He vuelto a recorrer las calles donde pasé la adolescencia y la primera juventud en estos luminosos días de la Semana Santa que llega a su fin. Sin esperarlas, he regresado a esas jornadas en las que saboreábamos la melancolía mientras que, cogidos de la mano, nos jurábamos que ese primer amor sería eterno. No habría nadie -ni circunstancia alguna- que fuera capaz de violentar un compromiso envuelto en sueños, ilusiones y fragancias. Era el sabor de amor, la espuma del mar.
Poco tardó el instante en el que todo se truncó. Llegó entonces aquello de que mi cabeza da vueltas persiguiéndote. Una apelación al no juegues más conmigo, esta vez tuviste una oportunidad y la dejaste escapar. Bien es cierto que una vez estuve equivocado y ahora no hay nada ya que puedas hacer. De ahí que concluyese con aquello de que ya nada tiene sentido y es mejor que sigas tu camino… que yo el mío seguiré, y por eso ahora déjame. Jugando a querernos o a que creas que te quiero.
Somos vulnerables
La vida siempre se ha ido construyendo con pasos titubeantes, emprendidos con diferentes sabores, en cada etapa de la existencia. Unas veces hemos llegado a tiempo de encontrar ese movimiento, en instantes con experiencias vitales distintas, hasta alcanzar las pequeñas metas que coronaban las fases en las que se han ido desenvolviendo las prácticas de la cotidianidad. En otras ocasiones los golpes han servido para constatar lo vulnerable que somos frente a las expectativas no cumplidas. Son los leñazos de realidad que tan a menudo precisamos para reaprender a golpe de impacto mortal, especialmente en esos ciclos en los que nos creemos superhombres o supermujeres por encima de la media.
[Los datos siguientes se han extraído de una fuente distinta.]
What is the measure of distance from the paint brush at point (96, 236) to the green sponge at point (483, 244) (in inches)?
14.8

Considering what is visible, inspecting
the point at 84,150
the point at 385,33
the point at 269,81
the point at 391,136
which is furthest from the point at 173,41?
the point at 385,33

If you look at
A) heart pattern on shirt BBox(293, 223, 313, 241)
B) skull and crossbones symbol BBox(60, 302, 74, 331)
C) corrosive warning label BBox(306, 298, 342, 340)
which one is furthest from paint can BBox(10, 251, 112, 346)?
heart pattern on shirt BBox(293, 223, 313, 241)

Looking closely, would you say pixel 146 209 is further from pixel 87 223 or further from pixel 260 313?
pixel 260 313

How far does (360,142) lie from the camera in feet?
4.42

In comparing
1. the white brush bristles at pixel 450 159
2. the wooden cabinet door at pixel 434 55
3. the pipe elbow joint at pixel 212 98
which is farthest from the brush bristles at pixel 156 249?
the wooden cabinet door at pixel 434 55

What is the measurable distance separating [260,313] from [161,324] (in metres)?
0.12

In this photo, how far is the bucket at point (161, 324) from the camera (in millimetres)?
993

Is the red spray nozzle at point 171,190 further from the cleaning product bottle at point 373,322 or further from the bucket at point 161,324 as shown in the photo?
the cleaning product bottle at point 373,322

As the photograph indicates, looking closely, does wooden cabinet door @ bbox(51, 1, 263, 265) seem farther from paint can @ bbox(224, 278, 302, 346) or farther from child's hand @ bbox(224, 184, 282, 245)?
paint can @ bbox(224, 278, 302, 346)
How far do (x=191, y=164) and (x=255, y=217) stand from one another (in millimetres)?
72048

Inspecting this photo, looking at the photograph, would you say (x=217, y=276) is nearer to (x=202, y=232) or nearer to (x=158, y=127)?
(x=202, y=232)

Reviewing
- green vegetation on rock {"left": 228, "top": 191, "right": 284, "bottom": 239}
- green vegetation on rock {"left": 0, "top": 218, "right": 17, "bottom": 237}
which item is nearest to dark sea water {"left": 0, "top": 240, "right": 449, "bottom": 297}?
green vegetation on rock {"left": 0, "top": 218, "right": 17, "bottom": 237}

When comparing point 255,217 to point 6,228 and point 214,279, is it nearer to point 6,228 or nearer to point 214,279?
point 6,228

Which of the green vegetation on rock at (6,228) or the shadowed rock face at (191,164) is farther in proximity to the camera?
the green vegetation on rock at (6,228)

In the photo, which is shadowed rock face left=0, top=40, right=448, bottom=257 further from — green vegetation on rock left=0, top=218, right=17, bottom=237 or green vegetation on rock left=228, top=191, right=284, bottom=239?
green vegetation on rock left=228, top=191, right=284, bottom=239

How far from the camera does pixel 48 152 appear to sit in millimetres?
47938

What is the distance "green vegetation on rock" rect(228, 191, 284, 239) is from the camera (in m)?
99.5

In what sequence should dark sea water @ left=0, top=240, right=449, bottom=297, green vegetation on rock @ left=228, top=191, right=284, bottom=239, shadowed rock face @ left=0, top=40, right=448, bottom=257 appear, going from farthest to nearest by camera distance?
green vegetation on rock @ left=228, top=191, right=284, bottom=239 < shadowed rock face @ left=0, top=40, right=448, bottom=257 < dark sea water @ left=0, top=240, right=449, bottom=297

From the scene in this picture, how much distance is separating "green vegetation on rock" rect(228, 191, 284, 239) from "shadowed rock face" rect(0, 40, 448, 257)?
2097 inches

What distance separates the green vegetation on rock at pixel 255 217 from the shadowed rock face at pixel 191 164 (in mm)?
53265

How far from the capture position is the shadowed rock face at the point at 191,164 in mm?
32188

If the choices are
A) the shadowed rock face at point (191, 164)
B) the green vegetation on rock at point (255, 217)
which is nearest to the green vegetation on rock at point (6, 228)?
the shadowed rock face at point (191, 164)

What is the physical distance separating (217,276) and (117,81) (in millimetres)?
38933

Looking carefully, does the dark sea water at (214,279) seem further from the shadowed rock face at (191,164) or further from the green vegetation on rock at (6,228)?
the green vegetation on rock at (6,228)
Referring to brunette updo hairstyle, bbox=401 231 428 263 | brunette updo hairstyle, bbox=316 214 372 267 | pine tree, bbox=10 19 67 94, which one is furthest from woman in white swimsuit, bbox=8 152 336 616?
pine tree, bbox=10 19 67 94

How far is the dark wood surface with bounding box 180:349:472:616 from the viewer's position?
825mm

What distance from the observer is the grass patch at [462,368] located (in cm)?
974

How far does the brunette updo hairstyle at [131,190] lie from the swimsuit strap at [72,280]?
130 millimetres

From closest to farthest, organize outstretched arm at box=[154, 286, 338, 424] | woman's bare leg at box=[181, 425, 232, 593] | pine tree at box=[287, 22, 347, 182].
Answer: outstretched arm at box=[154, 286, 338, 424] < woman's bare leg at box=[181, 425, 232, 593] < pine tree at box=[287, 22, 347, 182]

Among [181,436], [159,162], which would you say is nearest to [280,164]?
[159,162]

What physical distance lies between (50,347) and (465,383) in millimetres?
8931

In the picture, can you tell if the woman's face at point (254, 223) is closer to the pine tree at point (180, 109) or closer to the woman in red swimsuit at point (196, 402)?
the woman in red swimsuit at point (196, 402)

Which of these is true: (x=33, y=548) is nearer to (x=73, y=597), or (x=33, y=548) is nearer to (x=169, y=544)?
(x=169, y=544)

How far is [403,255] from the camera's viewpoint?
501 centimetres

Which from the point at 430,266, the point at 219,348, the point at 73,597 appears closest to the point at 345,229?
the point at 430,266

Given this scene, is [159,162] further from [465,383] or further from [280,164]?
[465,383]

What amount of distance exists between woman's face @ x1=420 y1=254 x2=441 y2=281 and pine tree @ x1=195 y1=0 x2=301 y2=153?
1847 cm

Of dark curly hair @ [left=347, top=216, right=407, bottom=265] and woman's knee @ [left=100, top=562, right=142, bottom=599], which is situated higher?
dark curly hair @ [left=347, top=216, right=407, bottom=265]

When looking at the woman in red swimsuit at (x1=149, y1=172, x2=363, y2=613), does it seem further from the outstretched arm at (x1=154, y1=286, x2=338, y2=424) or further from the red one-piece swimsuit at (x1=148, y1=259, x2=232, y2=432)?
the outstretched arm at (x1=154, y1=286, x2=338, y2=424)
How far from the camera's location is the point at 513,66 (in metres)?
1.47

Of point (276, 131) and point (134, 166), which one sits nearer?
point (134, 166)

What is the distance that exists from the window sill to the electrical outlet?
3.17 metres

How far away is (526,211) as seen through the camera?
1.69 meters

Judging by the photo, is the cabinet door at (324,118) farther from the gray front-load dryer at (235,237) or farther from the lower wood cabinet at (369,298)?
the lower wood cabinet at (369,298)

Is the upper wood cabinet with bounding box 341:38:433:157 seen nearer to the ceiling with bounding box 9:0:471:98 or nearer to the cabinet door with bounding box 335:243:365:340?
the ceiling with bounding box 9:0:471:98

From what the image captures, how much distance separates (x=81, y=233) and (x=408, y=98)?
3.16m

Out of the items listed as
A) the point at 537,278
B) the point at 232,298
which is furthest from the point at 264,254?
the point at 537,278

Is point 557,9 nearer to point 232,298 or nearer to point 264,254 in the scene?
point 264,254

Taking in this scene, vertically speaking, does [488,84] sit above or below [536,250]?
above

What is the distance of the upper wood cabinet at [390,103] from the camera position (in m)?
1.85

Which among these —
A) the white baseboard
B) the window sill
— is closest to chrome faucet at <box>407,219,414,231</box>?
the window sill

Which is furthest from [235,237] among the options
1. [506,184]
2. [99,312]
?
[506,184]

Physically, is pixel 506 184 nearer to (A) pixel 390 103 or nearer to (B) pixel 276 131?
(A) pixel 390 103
A esas alturas de la vida ya sabemos que las cosas no son como parecen. Ni como las construimos en la mente. Son como son. Algo tan evidente como que, si tú no estás aquí, me sobra el aire. A veces me pregunto qué diantres hago en medio de este mundo. Me cuesta tanto encontrarle sentido a la existencia que, en ocasiones, no valen excusas para tratar de explicar lo que acontece. Es la presencia que forma parte de aquellos instantes de la sinrazón. Momentos en los que conviven aquellas diminutas luciérnagas que pululan en la imaginación en busca de los recovecos reales del sistema nervioso.
Es la vida
Hay días y días. Jornadas como las de hoy en las que renacer se convierte en una experiencia gozosa tras la oscuridad que proviene del dolor, la incomprensión y el desprecio. De la basura humana brotan instantes de esperanza. De manera sinuosa exploran los recovecos que han permanecido ocultos en mitad de la noche. Hasta que hallan ese diminuto cauce para desembocar en aquellos recodos que, lentamente, se extienden hacia lugares comunes en los que emergen libres de prejuicios y doble moral. Son soplos de una risa contagiosa que es capaz de sembrar luz en medio de la penumbra en la que hemos deambulado hasta ahora. Es el momento en el que florecen aquellos instantes tan ansiados. Es la vida, estúpidos, es la vida.